We compute sample sizes required for trials with candidate clinical, functional, and imaging outcomes, whose aims are to reduce rates of change. The calculations use a 2-stage approach: first using linear mixed models to estimate mean rates of change and components of variability from TRACK-HD data and second using these to predict sample sizes for a range of trial designs.
For each outcome, the primary drivers of the required sample size were the anticipated treatment effect and the duration of treatment. Extending durations from 1 to 2 years yielded large sample size reductions. Including interim visits and incorporating stratified randomization on predictors of outcome together with covariate adjustment gave more modest, but nontrivial, benefits. Caudate atrophy, expressed as a percentage of its baseline, was the outcome that gave smallest required sample sizes.
Here we consider potential required sample sizes for clinical trials estimated from naturalistic observation of longitudinal change. Choice among outcome measures for a trial must additionally consider their relevance to patients and the expected effect of the treatment under study. For all outcomes considered, our results provide compelling arguments for 2-year trials, and we also demonstrate the benefits of incorporating stratified randomization coupled with covariate adjustment, particularly for trials with caudate atrophy as the primary outcome. The benefits of enrichment are more debatable, with statistical benefits offset by potential recruitment difficulties and reduced generalizability. © 2017 International Parkinson and Movement Disorder Society.

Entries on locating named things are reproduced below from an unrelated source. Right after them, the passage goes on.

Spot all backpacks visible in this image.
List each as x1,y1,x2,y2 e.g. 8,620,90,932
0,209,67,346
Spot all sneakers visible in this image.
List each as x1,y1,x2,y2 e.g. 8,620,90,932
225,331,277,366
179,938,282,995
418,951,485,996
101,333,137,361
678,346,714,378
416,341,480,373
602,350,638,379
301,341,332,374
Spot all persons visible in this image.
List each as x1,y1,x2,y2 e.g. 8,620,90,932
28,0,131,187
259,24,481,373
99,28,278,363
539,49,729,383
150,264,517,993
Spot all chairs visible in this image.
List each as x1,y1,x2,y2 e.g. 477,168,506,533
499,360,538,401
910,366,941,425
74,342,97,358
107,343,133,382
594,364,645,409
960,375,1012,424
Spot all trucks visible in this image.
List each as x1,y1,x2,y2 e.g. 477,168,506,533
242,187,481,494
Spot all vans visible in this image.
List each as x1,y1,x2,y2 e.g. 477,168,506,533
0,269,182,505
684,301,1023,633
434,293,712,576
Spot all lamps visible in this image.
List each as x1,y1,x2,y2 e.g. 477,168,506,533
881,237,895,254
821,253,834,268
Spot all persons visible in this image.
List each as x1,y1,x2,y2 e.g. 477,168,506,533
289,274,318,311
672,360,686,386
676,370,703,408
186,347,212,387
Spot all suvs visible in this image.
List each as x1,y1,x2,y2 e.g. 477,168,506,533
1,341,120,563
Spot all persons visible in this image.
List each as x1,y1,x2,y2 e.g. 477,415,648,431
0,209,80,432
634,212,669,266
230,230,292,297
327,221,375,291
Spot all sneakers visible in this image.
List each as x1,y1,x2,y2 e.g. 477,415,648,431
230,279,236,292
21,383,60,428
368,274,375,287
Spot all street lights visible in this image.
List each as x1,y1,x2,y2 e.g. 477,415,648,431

本研究旨在通过分析多中心观察性研究 TRACK-Huntington 疾病(TRACK-HD)的纵向数据,为早期显性亨廷顿病的随机临床试验设计提供信息。
我们计算了具有候选临床、功能和影像学结局的试验所需的样本量,这些结局的目的是降低变化率。计算使用两阶段方法:首先使用线性混合模型从 TRACK-HD 数据中估计平均变化率和变异性成分,其次使用这些来预测一系列试验设计的样本量。
对于每个结局,所需样本量的主要驱动因素是预期的治疗效果和治疗持续时间。将持续时间从 1 年延长至 2 年可大大减少样本量。增加中期访问次数,并结合预测结局的分层随机化和协变量调整,可带来适度但并非微不足道的收益。以其基线的百分比表示的尾状核萎缩是所需样本量最小的结局。
在这里,我们考虑了从纵向变化的自然观察中估计的临床试验的潜在所需样本量。试验中选择的结局指标还必须考虑其与患者的相关性以及正在研究的治疗方法的预期效果。对于所有考虑的结局,我们的结果都为 2 年试验提供了强有力的论据,我们还证明了结合分层随机化和协变量调整的优势,特别是对于以尾状核萎缩为主要结局的试验。富集的好处更具争议性,统计上的好处被潜在的招募困难和降低的普遍性所抵消。© 2017 国际帕金森病和运动障碍协会。